**EXERCISE SET**
1 > For the article on mixing with Insight 2, answer yes or no to each statement and back each answer with the deciding words from the article, quoted exactly: (a) The writer mainly used the original Insight for mixing. (b) Relay can be placed on auxes. (c) By default, the spectrogram shows the entire mix in grayscale.
2 > Carry on the article about mixing with Insight 2, starting after its last sentence.

Primarily, I’d use the original Insight in post production and mastering. I might refer to it from time to time for mixing, but not as often as in other cases. This has changed with Insight 2, as the suite provides several improvements that make it a killer companion for mixing duties for me. In this article I will outline its killer features…

1. Intelligibility Meter For Vocal Presence

The Intelligibility Meter was designed primarily with post-production in mind. However, it also works within the context of music. If I put an instance of Relay (think of it as Insight 2’s “helper plug-in”) in the last slot of my vocals/vocal bus, I’m able to monitor the apparent integrity of my vocals in relation to the rest of the material. By integrity, I mean how easy it is to hear the words—the very definition of intelligibility.

I find this meter quite handy, as vocal intelligibility is tricky to get right. It can be hard to know whether to bury the vocal on a phrase for the mystery of it (the work of Tool come to mind) or to bolster the vocals above everything else. There’s also the risk of raising the vocals too high without realizing it, either due to ear-fatigue or suboptimal monitoring. This phenomenon can give the mix a sort of karaoke feel. The Intelligibility Meter, particularly when set to low-noise level environments, can aid you in making the judgment call more impartially.

All you need to do is watch the meter and, well, follow the bouncing ball: if it stays in the sweet spot, there’s your visual indication that the words will be understood. If it soars above or falls below, you have the option to tweak or leave as is. The choice is yours—and now you’re in a better place to make that choice.

2. Using Relay With The Spectrogram For EQ Balance

In the time I've spent using Insight 2, the suite demonstrates itself impeccably when paired with the Relay module. Relay can be plopped onto tracks, submixes, auxes, or anywhere else a plug-in can go. We just highlighted its helpfulness alongside the Intelligibility Meter, but you can also use Relay in conjunction with the spectrogram.

The spectrogram goes beyond your typical frequency analyzer to show you the EQ makeup of your mix across a long swath of time, and with a greater visual representation. You can really pinpoint what each element of the mix is doing, thanks to the spectrogram’s use of shade:

a growing concentration in color from a light to dark shows you how impactful things are at a given frequency; the weaker the shade of color at 200 Hz, the less pronounced the band.

This is all well and good across the whole mix, but the Relay module gives you a shortcut to any individual element you'd want, so you can spotlight the drums, or even a single drum, within the context of a mix. By default, your entire mix is in grayscale, but the elements you assign with Relay are given colors—colors that you can change, as need be.

A real world example: I had a mix nearly finished, but at a certain section of the tune, the kick drum felt like it was getting a bit lost. I had Relay going on all the submixes at the end of the chain, so I selected the drum submix, and, against the grayscale of the spectrogram, I saw the resounding yellow of my drum information.

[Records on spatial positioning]
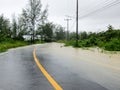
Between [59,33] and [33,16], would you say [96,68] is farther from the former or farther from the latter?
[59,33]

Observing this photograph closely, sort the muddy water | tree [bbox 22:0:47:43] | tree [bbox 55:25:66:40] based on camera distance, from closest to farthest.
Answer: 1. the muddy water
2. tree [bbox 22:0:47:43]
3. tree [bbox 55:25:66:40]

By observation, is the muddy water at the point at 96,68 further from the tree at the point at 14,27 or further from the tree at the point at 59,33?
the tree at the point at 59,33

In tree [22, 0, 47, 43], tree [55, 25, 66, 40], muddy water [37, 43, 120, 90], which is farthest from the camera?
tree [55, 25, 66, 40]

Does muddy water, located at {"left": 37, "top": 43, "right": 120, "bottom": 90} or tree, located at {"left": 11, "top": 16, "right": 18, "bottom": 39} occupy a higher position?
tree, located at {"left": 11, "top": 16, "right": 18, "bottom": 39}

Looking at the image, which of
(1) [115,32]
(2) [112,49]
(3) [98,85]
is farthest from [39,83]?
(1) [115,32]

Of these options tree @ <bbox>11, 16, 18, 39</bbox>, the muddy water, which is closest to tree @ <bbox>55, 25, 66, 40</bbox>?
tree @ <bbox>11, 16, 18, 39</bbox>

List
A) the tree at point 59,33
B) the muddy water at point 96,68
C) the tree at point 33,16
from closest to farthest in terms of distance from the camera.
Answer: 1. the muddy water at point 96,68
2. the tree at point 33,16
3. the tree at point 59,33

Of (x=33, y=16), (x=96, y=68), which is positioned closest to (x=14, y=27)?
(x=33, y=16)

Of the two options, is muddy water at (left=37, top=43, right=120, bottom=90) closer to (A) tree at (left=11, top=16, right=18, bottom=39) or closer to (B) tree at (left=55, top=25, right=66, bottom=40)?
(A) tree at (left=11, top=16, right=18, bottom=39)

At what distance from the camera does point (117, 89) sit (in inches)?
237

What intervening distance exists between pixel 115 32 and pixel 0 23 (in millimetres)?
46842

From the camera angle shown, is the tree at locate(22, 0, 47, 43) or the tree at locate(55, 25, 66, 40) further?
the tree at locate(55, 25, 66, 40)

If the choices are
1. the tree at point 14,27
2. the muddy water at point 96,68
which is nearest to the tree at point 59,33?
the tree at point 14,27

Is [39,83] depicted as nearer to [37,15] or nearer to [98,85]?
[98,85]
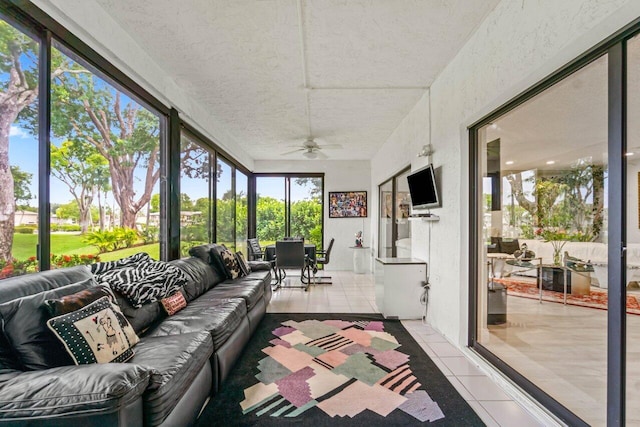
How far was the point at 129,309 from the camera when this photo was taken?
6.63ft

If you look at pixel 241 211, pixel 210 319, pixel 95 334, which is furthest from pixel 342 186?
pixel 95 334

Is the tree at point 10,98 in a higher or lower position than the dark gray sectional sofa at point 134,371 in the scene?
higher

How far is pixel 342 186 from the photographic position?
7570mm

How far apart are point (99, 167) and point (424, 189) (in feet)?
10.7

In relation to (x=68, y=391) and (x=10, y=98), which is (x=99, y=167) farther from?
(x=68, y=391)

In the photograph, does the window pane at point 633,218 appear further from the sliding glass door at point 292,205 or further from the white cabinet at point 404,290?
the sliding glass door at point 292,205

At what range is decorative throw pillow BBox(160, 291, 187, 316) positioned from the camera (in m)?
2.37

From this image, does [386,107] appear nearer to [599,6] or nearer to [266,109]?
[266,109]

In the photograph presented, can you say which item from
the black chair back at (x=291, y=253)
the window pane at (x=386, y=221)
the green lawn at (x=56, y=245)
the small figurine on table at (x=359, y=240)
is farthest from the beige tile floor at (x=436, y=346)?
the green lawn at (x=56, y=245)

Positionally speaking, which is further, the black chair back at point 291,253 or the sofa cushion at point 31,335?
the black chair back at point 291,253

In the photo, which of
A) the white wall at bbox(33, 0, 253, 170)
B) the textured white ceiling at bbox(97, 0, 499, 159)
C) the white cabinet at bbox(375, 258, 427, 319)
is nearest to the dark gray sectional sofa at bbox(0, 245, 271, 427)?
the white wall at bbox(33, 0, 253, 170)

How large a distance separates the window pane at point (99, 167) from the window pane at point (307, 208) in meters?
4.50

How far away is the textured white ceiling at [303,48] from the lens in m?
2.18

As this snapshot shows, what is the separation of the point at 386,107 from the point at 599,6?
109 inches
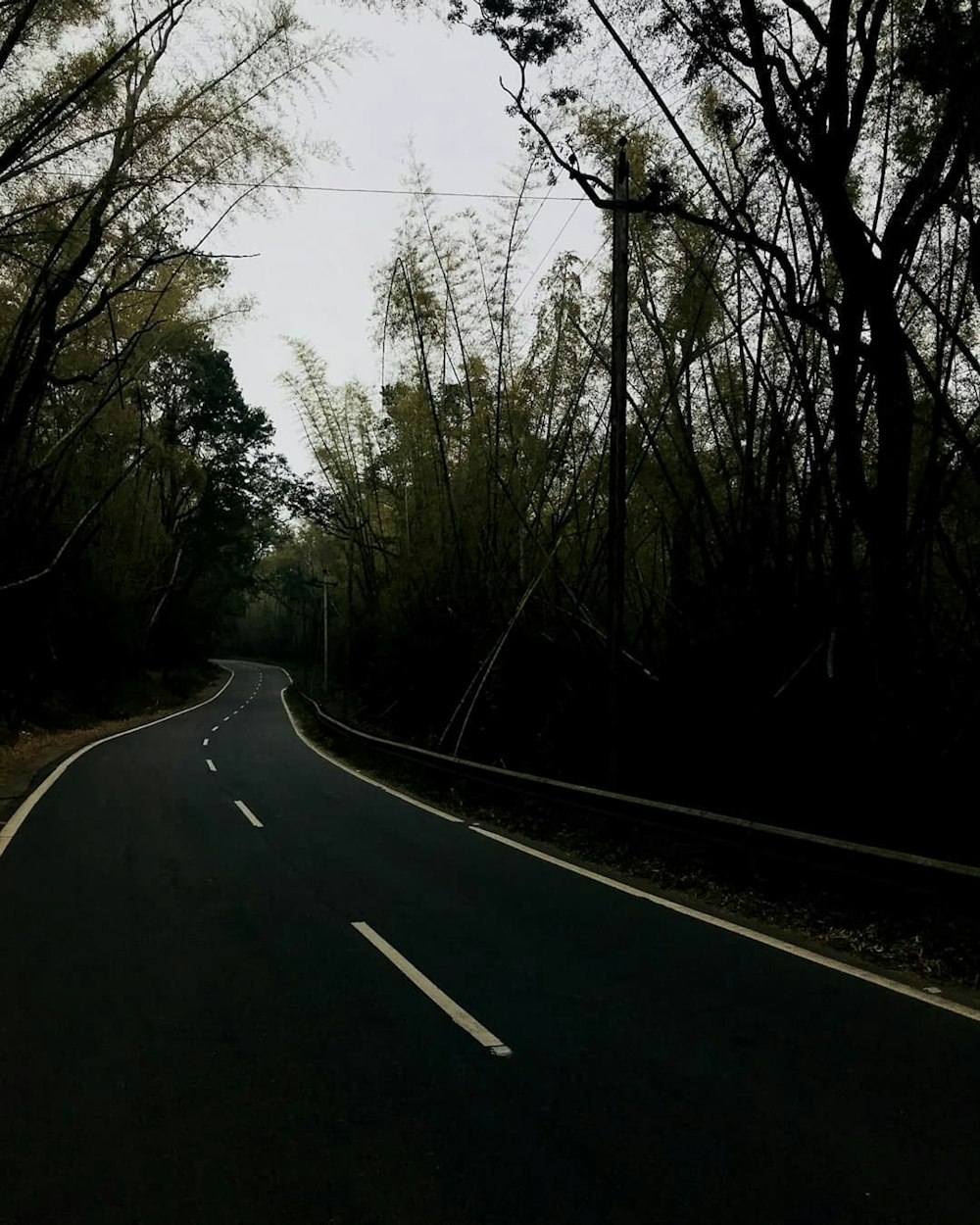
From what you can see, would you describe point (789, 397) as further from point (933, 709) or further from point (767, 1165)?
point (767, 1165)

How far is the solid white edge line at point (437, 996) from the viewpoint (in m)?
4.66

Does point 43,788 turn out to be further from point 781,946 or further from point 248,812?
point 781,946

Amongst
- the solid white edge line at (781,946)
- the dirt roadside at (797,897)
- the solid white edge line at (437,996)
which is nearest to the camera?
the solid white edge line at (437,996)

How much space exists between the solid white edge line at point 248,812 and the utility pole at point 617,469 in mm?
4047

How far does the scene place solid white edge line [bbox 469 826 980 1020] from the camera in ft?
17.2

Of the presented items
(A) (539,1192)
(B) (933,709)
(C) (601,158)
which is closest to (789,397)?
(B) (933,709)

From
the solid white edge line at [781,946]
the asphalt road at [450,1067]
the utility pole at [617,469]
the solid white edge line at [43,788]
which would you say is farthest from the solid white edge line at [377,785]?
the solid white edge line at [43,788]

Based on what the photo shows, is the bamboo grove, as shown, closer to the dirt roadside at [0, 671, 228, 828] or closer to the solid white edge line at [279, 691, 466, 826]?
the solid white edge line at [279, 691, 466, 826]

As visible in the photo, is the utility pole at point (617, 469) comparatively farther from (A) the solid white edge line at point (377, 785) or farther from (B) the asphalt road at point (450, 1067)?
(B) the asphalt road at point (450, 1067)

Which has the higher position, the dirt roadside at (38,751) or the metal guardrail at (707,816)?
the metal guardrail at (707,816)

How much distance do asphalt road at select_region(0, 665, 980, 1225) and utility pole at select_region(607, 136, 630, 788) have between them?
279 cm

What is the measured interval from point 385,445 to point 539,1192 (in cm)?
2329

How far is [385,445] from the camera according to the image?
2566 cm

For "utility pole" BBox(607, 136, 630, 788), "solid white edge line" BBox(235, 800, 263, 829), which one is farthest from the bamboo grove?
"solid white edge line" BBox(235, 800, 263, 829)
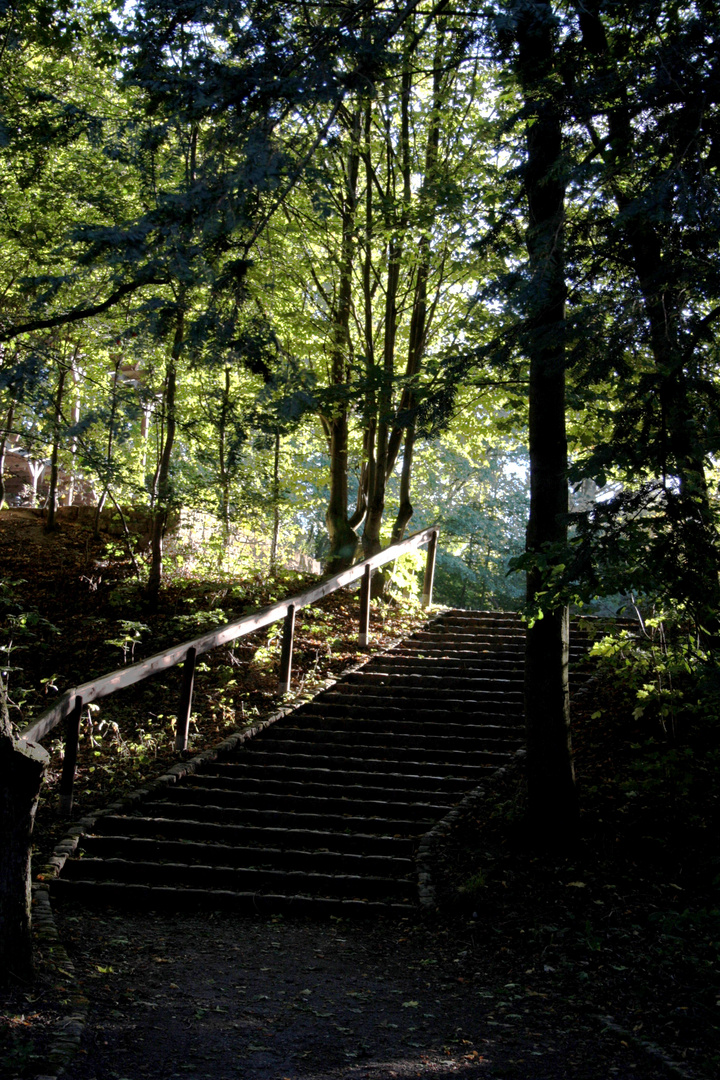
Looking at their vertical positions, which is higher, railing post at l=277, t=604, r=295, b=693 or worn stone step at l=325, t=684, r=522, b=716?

**RESULTS IN ORDER**
1 >
(a) No: "Primarily, I’d use the original Insight in post production and mastering."
(b) Yes: "Relay can be plopped onto tracks, submixes, auxes, or anywhere else a plug-in can go."
(c) Yes: "By default, your entire mix is in grayscale"

2 >
The confluence of shade in the GUI made it plain where the kick was visibly weak. I could tell it was the kick because of the sparsity of the arrangement; you could very well put Relay on the kick track, but in this case I didn't need to. I had the visual info to make a decision, which constituted an automated boost in the weaker frequency at the part of the tune.

You should always use your ears to make decisions; no one is naysaying that! But at the end of a mix, when your ears may be tired—or at the beginning of your career, when you may not trust what your ears are telling you—the shortcut this method provides can be quite valuable indeed.

3. Sneaking Around Automation With Relay

Automation can be tricky. One obvious issue: you're a bit penned in once you've started laying down volume moves. You may forget you've got automation switched on, move a fader, and then realize that it did nothing; the channel strip only snapped back to what you had written earlier. This certainly can happen if you walk away from the mix for a day and come back without remembering all the goings-on in perfect detail. Yes, DAWs have ways of telling you there’s automation turned on. But sometimes you don’t get the visual message.

For years I had a workaround: I used to automate volume levels on the last plug-in's output in my chain—unless that plug-in was an analog emulation, where the output would change tonal characteristics. In that case I’d slap on a utility plug for the sole purpose of automating.

This was annoying, to be sure, but because of the way my brain works, it was the workaround I've settled for.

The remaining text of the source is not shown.